Вот так. Хочешь одно — получаешь другое.
За окном лил дождь.
С иконы печально смотрел Иисус Христос. Вечерело. Бесчисленные мошки летели на свет лампы.
— Он так ждал тебя, — вздыхала бабушка. — А ты не приехал.
Наутро я прошёлся по городу. Мало что изменилось. Рядом с роддомом, где я родился, построили больницу, где умер дедушка.
Пустили экскурсионный автобус.
Экскурсовод говорил:
— В нашем городе останавливался Николай Васильевич Гоголь. А теперь посмотрите направо…
Все смотрели направо.
Кладбищенский забор местами лежал на земле. На дешёвеньком надгробии была та же фотография, что и на кухне в рамке. Неужели здесь зарыт мой дедушка?..
По дорожке несли гроб. Женщину в чёрном поддерживали под руки.
— Кто умер в этом году — не умрёт в следующем, — подмигнул мне пьяненький мужчина, замыкающий похоронную процессию.
В автобусе на спинке сиденья было нацарапано: ”Так ли мы живём?..»

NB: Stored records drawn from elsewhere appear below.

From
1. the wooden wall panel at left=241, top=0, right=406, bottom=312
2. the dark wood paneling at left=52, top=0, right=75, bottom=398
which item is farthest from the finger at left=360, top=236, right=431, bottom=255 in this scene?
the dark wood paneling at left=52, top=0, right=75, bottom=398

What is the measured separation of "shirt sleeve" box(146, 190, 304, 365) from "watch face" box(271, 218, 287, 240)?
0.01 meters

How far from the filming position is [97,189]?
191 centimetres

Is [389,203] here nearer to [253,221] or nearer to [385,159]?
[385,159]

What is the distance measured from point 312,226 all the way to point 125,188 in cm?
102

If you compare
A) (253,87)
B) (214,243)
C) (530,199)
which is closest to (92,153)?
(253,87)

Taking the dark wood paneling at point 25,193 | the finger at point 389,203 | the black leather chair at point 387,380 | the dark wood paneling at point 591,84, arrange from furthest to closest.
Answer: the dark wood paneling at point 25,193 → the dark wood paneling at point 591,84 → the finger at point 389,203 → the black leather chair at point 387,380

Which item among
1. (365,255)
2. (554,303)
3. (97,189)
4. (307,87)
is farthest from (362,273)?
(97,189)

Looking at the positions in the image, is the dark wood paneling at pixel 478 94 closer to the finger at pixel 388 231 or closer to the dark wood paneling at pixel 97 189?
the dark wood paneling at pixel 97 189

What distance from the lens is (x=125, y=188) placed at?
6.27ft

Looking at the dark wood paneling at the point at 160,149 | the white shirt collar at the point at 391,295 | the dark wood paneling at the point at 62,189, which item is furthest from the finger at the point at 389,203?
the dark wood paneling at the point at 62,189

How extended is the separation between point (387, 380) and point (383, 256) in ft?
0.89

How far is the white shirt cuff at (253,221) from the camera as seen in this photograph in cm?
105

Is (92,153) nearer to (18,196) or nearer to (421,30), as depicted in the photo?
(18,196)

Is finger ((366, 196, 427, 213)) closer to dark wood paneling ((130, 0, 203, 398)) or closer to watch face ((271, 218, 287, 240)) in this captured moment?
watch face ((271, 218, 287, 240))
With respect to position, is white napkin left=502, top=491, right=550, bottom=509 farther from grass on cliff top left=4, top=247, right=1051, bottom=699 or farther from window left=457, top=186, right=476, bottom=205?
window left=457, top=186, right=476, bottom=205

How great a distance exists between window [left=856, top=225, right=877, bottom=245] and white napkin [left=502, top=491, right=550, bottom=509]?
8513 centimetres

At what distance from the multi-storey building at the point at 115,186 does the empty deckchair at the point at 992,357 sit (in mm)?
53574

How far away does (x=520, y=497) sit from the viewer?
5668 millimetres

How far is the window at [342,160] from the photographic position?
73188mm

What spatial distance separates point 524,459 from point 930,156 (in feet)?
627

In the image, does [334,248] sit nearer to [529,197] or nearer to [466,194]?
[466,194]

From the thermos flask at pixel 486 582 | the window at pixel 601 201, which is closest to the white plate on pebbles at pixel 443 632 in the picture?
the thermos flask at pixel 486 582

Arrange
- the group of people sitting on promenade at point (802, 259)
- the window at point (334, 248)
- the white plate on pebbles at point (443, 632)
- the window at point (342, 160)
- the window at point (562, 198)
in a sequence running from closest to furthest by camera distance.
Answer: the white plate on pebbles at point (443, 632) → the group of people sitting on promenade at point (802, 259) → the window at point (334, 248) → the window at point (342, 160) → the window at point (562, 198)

Слева от меня сидел экскурсовод.
— А зачем Гоголь здесь останавливался? — спросил я у него.
— Бричка у него сломалась, — ответил экскурсовод.
За автобусом тянулся шлейф пыли. Лаяла собака.
Стоял обшарпанный неизвестный солдат у вечного огня, который погас…
Мы въехали на центральную площадь.
Большой щит пестрел от красных цифр. С трех огромных портретов сам на себя важно смотрел Брежнев. Садилось солнце. Вспоминалась Алла.
— Мне пора, — сказала она, не трогаясь с места.
— Иди, раз пора, — пожал я плечами.
Она ушла, хлопнув дверью.
И где теперь Алла, моя первая любовь?.. Где экскурсовод, говоривший про Гоголя?.. И где Гоголь, говоривший: «Скучно на этом свете, господа»… Где неизвестный солдат?.. И известный ленинец — Лёня Брежнев?.. Где мои дедушка с бабушкой?.. И где Иисус Христос, сказавший: «Господи, спаси»?.. Где они все, интересно мне знать?..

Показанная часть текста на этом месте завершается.